Business

Tuesday, Dec 04 2012 07:00 PM

Composting facility where brothers died files claim against county

BY JOHN COX Californian staff writer jcox@bakersfield.com

The Lamont-area composting facility where two brothers died in an industrial accident last year has filed a claim for damages with Kern County over the Board of Supervisors' attempt to shut down and fine the facility.

The action by Community Recycling & Resource Recovery Inc. is likely a precursor to lawsuit. It accuses the board of unfairly denying the company a right to operate.

The case stems from an accident that occurred at Community Recycling on Oct. 12, 2011. Armando Ramirez, a 16-year-old employee of the company, died while cleaning out a drainage shaft at the facility. His 22-year-old brother, Heladio, alternatively spelled as Eladio in some official documents, went down to rescue Armando but was overcome as well; he was rendered brain dead and days later was removed from life support.

State officials believe the brothers died from inhaling the poisonous gas hydrogen sulfide, a common byproduct of the composting process.

In March, Cal-OSHA issued Community Recycling 13 citations totaling $166,890. They accuse the company of neglecting to set up safety procedures that could have saved the brothers' lives.
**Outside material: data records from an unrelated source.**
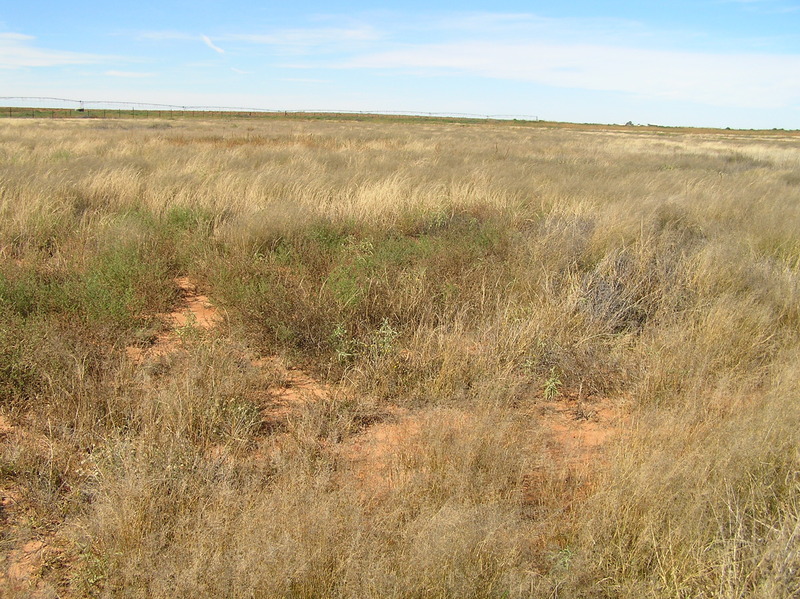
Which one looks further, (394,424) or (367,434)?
(394,424)

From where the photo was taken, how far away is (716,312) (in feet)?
14.1

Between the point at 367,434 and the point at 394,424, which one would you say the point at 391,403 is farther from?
the point at 367,434

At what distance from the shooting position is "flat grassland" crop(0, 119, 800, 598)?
2.00 m

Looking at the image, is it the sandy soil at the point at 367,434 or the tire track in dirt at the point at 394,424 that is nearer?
the sandy soil at the point at 367,434

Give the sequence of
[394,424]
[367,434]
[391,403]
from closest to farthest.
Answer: [367,434] < [394,424] < [391,403]

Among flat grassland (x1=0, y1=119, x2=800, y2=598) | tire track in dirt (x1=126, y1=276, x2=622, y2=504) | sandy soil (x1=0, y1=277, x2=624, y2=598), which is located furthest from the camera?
tire track in dirt (x1=126, y1=276, x2=622, y2=504)

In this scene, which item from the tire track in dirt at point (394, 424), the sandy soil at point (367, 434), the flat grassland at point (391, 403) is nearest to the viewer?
the flat grassland at point (391, 403)

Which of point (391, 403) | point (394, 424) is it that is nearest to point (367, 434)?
point (394, 424)

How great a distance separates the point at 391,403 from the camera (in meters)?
3.48

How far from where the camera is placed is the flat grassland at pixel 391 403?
6.55 ft

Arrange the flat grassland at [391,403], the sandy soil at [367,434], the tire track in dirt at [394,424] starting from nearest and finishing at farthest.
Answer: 1. the flat grassland at [391,403]
2. the sandy soil at [367,434]
3. the tire track in dirt at [394,424]

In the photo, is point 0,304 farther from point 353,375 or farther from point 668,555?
point 668,555

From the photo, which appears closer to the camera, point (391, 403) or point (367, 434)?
point (367, 434)

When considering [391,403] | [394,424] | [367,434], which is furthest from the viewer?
[391,403]
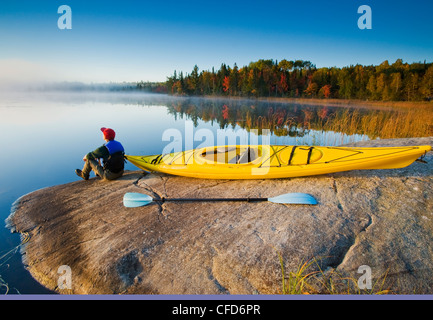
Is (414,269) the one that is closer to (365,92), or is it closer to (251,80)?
(365,92)

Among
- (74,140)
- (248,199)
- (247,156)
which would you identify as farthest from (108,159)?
(74,140)

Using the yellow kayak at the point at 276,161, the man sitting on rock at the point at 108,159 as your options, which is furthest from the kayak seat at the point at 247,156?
the man sitting on rock at the point at 108,159

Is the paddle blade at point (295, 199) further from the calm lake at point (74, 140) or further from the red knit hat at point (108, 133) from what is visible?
the red knit hat at point (108, 133)

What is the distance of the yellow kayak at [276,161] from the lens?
333 cm

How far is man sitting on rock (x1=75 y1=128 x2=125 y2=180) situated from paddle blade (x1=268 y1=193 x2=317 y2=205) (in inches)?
123

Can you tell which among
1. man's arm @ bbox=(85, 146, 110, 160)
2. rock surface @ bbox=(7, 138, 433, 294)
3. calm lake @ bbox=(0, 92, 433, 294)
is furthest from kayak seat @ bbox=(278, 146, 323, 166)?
calm lake @ bbox=(0, 92, 433, 294)

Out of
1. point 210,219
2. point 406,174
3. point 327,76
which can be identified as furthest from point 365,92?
point 210,219

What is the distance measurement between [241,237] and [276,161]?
1.68 metres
Community Recycling has appealed the citations.

Separately, Cal-OSHA has opened a criminal investigation against the company over the matter. Depending on what comes of the investigation, agency spokeswoman Erika Monterroza said Tuesday, Cal-OSHA could recommend that the county District Attorney's Office file charges.

"There's no ETA (estimated time of arrival) given at this point," she said.

The Board of Supervisors, in an emotionally charged hearing Nov. 15, 2011, voted unanimously to shut down the company and fine it a total of $2.3 million over what county officials said was a pattern of land-use violations dating back several years.

Community Recycling responded by filing a lawsuit against the county, essentially appealing the board's fines and closure order. The judge in the case issued an injunction that allowed the company to continue operating pending a court trial, which is scheduled to begin in Kern County Superior Court on March 19.

Separately, the mother of the brothers has filed a wrongful death lawsuit against Community Recycling on behalf of the older brother. Kern County Superior Court records show that no trial date has been set for that case.

In papers filed with the county Nov. 14, Community Recycling's lawyers individually named all five supervisors, as well as two county staff members, in a 14-page damages claim that looks and reads like a civil lawsuit.

The papers, which do not state what size damages the company seeks, say the county's actions were "desperate, arbitrary, capricious, irrational, unreasonable and constituted a prejudicial abuse of discretion." They claim the county fined Community Recycling and ordered its closure based on incorrect information and that the company was denied its right of due process.

A deputy counsel for the county who has worked on the case could not be reached for comment Tuesday.

A lawyer for Community Recycling said the company had no comment on the damages claim.